** Input for this task follows **

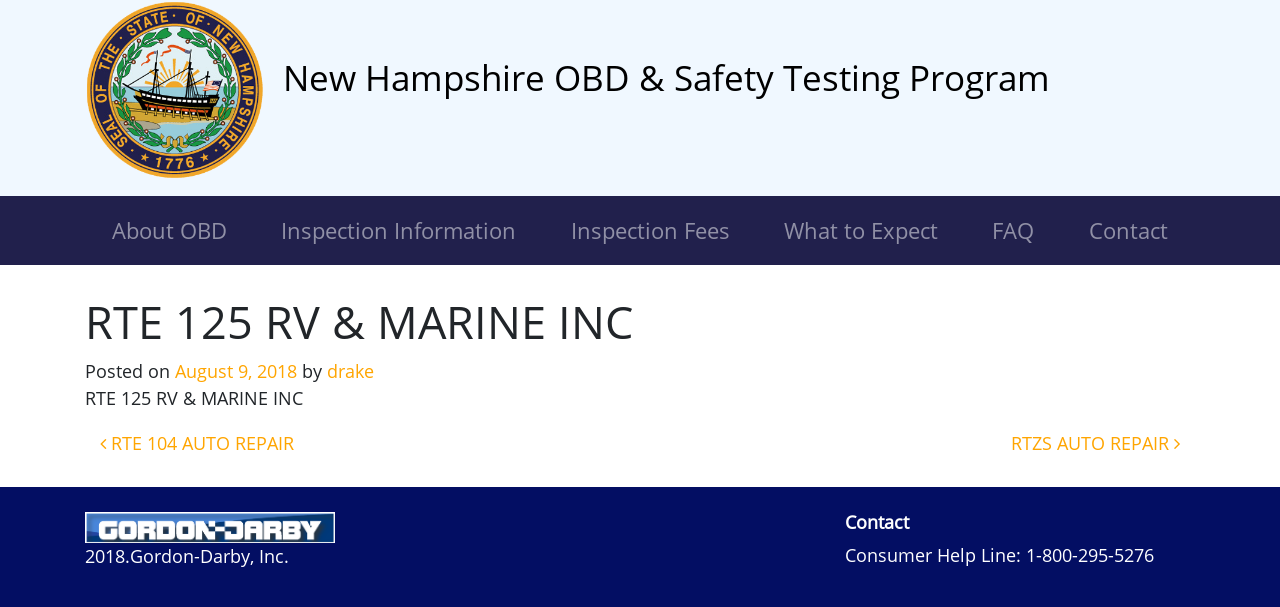

--- FILE ---
content_type: text/css
request_url: https://nhinspect.com/wp-content/themes/hatfield-raindrop/style.css?ver=a6d7665d0895abfd0d465fae13d950a6
body_size: 1524
content:
/*
    Theme Name:     Hatfield Raindrop
    Template:       understrap
    Author:         Hatfield Media
    Description:    Custom blank Bootstrap 4 Theme for use by Hatfield Media.
*/
/* NH Inspect */

@font-face {
    font-family: 'OpenSans-Regular';
    src: url('/wp-content/themes/hatfield-raindrop/fonts/OpenSans-Regular.ttf');
}

html {
    font-size: 13px;
}

body {
    font-family: 'OpenSans-Regular', 'Arial', 'sans-serif';
}

@media screen and (min-width: 570px) {
    html {
        font-size: 13px;
    }
}

@media screen and (min-width: 720px) {
    html {
        font-size: 14px;
    }
}

@media screen and (min-width: 920px) {
    html {
        font-size: 16px;
    }
}

@media screen and (min-width: 1280px) {
    html {
        font-size: 18px;
    }
}

@media screen and (min-width: 1425px) {
    html {
        font-size: 20px;
    }
}

.nav-item:hover {
    background-color: #f2a929;
}

.nav-item:hover .nav-link {
    color: rgba(255, 255, 255, 1);
}

.navbar-dark .navbar-nav .nav-link:hover {
    color: rgba(255, 255, 255, 1);
}

.navbar {
    padding: 0 1rem;
}

.nav-item {
    padding-top: 0.5rem;
    padding-bottom: 0.5rem;
}

.nav-link {
    font-size: 22px;
    text-align: center;
}

@media(max-width: 1200px) {
    .nav-link {
        font-size: 20px;
    }
}

#main-menu {
    justify-content: space-around;
    width: 100%;
}

.main-content {
    min-height: 65vh;
}

.headerBanner {
    margin-top: -18px;
    margin-bottom: -18px;
    background-color: aliceblue;
}

#headerBanner {
    background-color: aliceblue;
}

#banner {
    overflow: auto;
    display: flex;
}

#NHSeal {
    width: 180px;
    float: left;
    margin-top: auto;
    margin-bottom: auto;
}

a {
    color: #ffa500;
}

a:hover {
    color: #030e63;
}

.site-title {
    color: black;
    font-size: 1.95rem;
    margin-top: auto;
    margin-bottom: auto;
    font-weight: 500!important;
}

.site-title-link:hover {
    text-decoration: none;
}

.navbar-toggler-icon {
    display: none;
}

@media (max-width: 991px) {
    .navbar-toggler-icon {
        display: block;
    }
    .site-title {
        text-align: center;
        padding-top: 15px;
        padding-bottom: 15px;
    }
    .searchFormDiv {
        float: none !important;
        display: flex;
        flex-direction: row;
        flex-wrap: nowrap;
        justify-content: space-around;
        align-items: center;
        margin-top: 0;
    }
}

.submitButton {
    margin-top: 11px;
    background: transparent;
    border: none;
    font-size: 36px;
}

.searchFormDiv {
    margin-bottom: 20px;
    float: right;
    margin-top: -35px;
}

.translateDiv {
    margin-top: 15px;
    float: left;
}

@media (max-width: 502px) {
    .translateDiv,
    .searchFormDiv {
        float: none;
    }
    .tipue_search_right {
        display: none;
    }
    .searchFormDiv {
        margin-top: 0;
    }
    .tipue_search_left {
        padding-top: 0;
    }
    .translateDiv {
        margin-top: 0;
    }
}

.lowerHeaderDiv {
    text-align: center;
}

.tooltipText {
    visibility: hidden;
    background-color: black;
    color: #fff;
    text-align: center;
    border-radius: 6px;
    padding: 5px 5px;
    position: absolute;
    z-index: 9;
    width: 540px;
    left: 175px;
    top: -145px;
}

.fixed-top {
    position: relative!important;
}

@media (max-width:768px) {
    .tooltipText {
        width: 360px;
        left: 175px;
        top: -160px;
    }
    .searchFormDiv {
        justify-content: start;
        margin-top: 1px;
    }
}

@media (max-width:580px) {
    .tooltipText {
        width: 400px;
        left: -15px;
        top: -160px;
    }
}

@media(max-width:400px) {
    .tooltipText {
        width: 360px;
        left: -15px;
        top: -185px;
    }
}

#google_translate_element {
    float: left;
}

#google_translate_element:hover .tooltipText {
    visibility: visible;
}
/****************************/
/*Footer Styling begins here*/
/****************************/

.site-footer {
    min-height: 200px;
    padding: 25px 0;
    background-color: #030e63;
    color: white;
}

#logoImage {
    width: 250px;
}

.contactBody {
    font-size: 20px;
}
.footerPhoneLink {
    color: white;
}

.footerPhoneLink:hover {
    color: white;
}

.hatfieldLink {
    color: white;
}

.hatfieldLink:hover {
    color: white;
}

.hatfieldLink:active {
    color: white;
}

@media (max-width: 1200px) {
    .footerLink {
        font-size: 16px;
    }
    .footerNameText {
        font-size: 22px;
    }
}

@media (max-width: 991px) {
    h2,
    footer {
        text-align: center;
    }
    #footerAnchors {
        display: inline;
    }
    .big {
        display: none;
    }
}

@media (max-width: 768px) {
    .contactLink {
        display: none;
    }
}

.hidden {
    display: none;
}

#creditDiv {
    margin-top: 150px;
    font-size: 13px;
}

/*
.footerForm {
    font-size: 14px;
    text-align: center;
}

#input_1_1,
#input_1_2, 
#input_1_3, 
#input_1_4 {
    margin-left: 0;
}

#input_1_5 {
    width: 100%!important;
}

#gform_submit_button_1 {
    margin-right: 17px;
    background-color: white;
    color: #030e63;
    padding-top: 5px;
    padding-bottom: 5px;
    padding-left: 10px;
    padding-right: 10px;
}

.gform_footer {
    text-align: right;
}
*/

/*Footer Styling Ends Here*/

** End of Input for this task **

# Work item
Write the listing again exactly, duplicating every line and skipping the pictures.

# Answer area
--- FILE ---
content_type: text/css
request_url: https://nhinspect.com/wp-content/themes/hatfield-raindrop/style.css?ver=a6d7665d0895abfd0d465fae13d950a6
body_size: 1524
content:
/*
    Theme Name:     Hatfield Raindrop
    Template:       understrap
    Author:         Hatfield Media
    Description:    Custom blank Bootstrap 4 Theme for use by Hatfield Media.
*/
/* NH Inspect */

@font-face {
    font-family: 'OpenSans-Regular';
    src: url('/wp-content/themes/hatfield-raindrop/fonts/OpenSans-Regular.ttf');
}

html {
    font-size: 13px;
}

body {
    font-family: 'OpenSans-Regular', 'Arial', 'sans-serif';
}

@media screen and (min-width: 570px) {
    html {
        font-size: 13px;
    }
}

@media screen and (min-width: 720px) {
    html {
        font-size: 14px;
    }
}

@media screen and (min-width: 920px) {
    html {
        font-size: 16px;
    }
}

@media screen and (min-width: 1280px) {
    html {
        font-size: 18px;
    }
}

@media screen and (min-width: 1425px) {
    html {
        font-size: 20px;
    }
}

.nav-item:hover {
    background-color: #f2a929;
}

.nav-item:hover .nav-link {
    color: rgba(255, 255, 255, 1);
}

.navbar-dark .navbar-nav .nav-link:hover {
    color: rgba(255, 255, 255, 1);
}

.navbar {
    padding: 0 1rem;
}

.nav-item {
    padding-top: 0.5rem;
    padding-bottom: 0.5rem;
}

.nav-link {
    font-size: 22px;
    text-align: center;
}

@media(max-width: 1200px) {
    .nav-link {
        font-size: 20px;
    }
}

#main-menu {
    justify-content: space-around;
    width: 100%;
}

.main-content {
    min-height: 65vh;
}

.headerBanner {
    margin-top: -18px;
    margin-bottom: -18px;
    background-color: aliceblue;
}

#headerBanner {
    background-color: aliceblue;
}

#banner {
    overflow: auto;
    display: flex;
}

#NHSeal {
    width: 180px;
    float: left;
    margin-top: auto;
    margin-bottom: auto;
}

a {
    color: #ffa500;
}

a:hover {
    color: #030e63;
}

.site-title {
    color: black;
    font-size: 1.95rem;
    margin-top: auto;
    margin-bottom: auto;
    font-weight: 500!important;
}

.site-title-link:hover {
    text-decoration: none;
}

.navbar-toggler-icon {
    display: none;
}

@media (max-width: 991px) {
    .navbar-toggler-icon {
        display: block;
    }
    .site-title {
        text-align: center;
        padding-top: 15px;
        padding-bottom: 15px;
    }
    .searchFormDiv {
        float: none !important;
        display: flex;
        flex-direction: row;
        flex-wrap: nowrap;
        justify-content: space-around;
        align-items: center;
        margin-top: 0;
    }
}

.submitButton {
    margin-top: 11px;
    background: transparent;
    border: none;
    font-size: 36px;
}

.searchFormDiv {
    margin-bottom: 20px;
    float: right;
    margin-top: -35px;
}

.translateDiv {
    margin-top: 15px;
    float: left;
}

@media (max-width: 502px) {
    .translateDiv,
    .searchFormDiv {
        float: none;
    }
    .tipue_search_right {
        display: none;
    }
    .searchFormDiv {
        margin-top: 0;
    }
    .tipue_search_left {
        padding-top: 0;
    }
    .translateDiv {
        margin-top: 0;
    }
}

.lowerHeaderDiv {
    text-align: center;
}

.tooltipText {
    visibility: hidden;
    background-color: black;
    color: #fff;
    text-align: center;
    border-radius: 6px;
    padding: 5px 5px;
    position: absolute;
    z-index: 9;
    width: 540px;
    left: 175px;
    top: -145px;
}

.fixed-top {
    position: relative!important;
}

@media (max-width:768px) {
    .tooltipText {
        width: 360px;
        left: 175px;
        top: -160px;
    }
    .searchFormDiv {
        justify-content: start;
        margin-top: 1px;
    }
}

@media (max-width:580px) {
    .tooltipText {
        width: 400px;
        left: -15px;
        top: -160px;
    }
}

@media(max-width:400px) {
    .tooltipText {
        width: 360px;
        left: -15px;
        top: -185px;
    }
}

#google_translate_element {
    float: left;
}

#google_translate_element:hover .tooltipText {
    visibility: visible;
}
/****************************/
/*Footer Styling begins here*/
/****************************/

.site-footer {
    min-height: 200px;
    padding: 25px 0;
    background-color: #030e63;
    color: white;
}

#logoImage {
    width: 250px;
}

.contactBody {
    font-size: 20px;
}
.footerPhoneLink {
    color: white;
}

.footerPhoneLink:hover {
    color: white;
}

.hatfieldLink {
    color: white;
}

.hatfieldLink:hover {
    color: white;
}

.hatfieldLink:active {
    color: white;
}

@media (max-width: 1200px) {
    .footerLink {
        font-size: 16px;
    }
    .footerNameText {
        font-size: 22px;
    }
}

@media (max-width: 991px) {
    h2,
    footer {
        text-align: center;
    }
    #footerAnchors {
        display: inline;
    }
    .big {
        display: none;
    }
}

@media (max-width: 768px) {
    .contactLink {
        display: none;
    }
}

.hidden {
    display: none;
}

#creditDiv {
    margin-top: 150px;
    font-size: 13px;
}

/*
.footerForm {
    font-size: 14px;
    text-align: center;
}

#input_1_1,
#input_1_2, 
#input_1_3, 
#input_1_4 {
    margin-left: 0;
}

#input_1_5 {
    width: 100%!important;
}

#gform_submit_button_1 {
    margin-right: 17px;
    background-color: white;
    color: #030e63;
    padding-top: 5px;
    padding-bottom: 5px;
    padding-left: 10px;
    padding-right: 10px;
}

.gform_footer {
    text-align: right;
}
*/

/*Footer Styling Ends Here*/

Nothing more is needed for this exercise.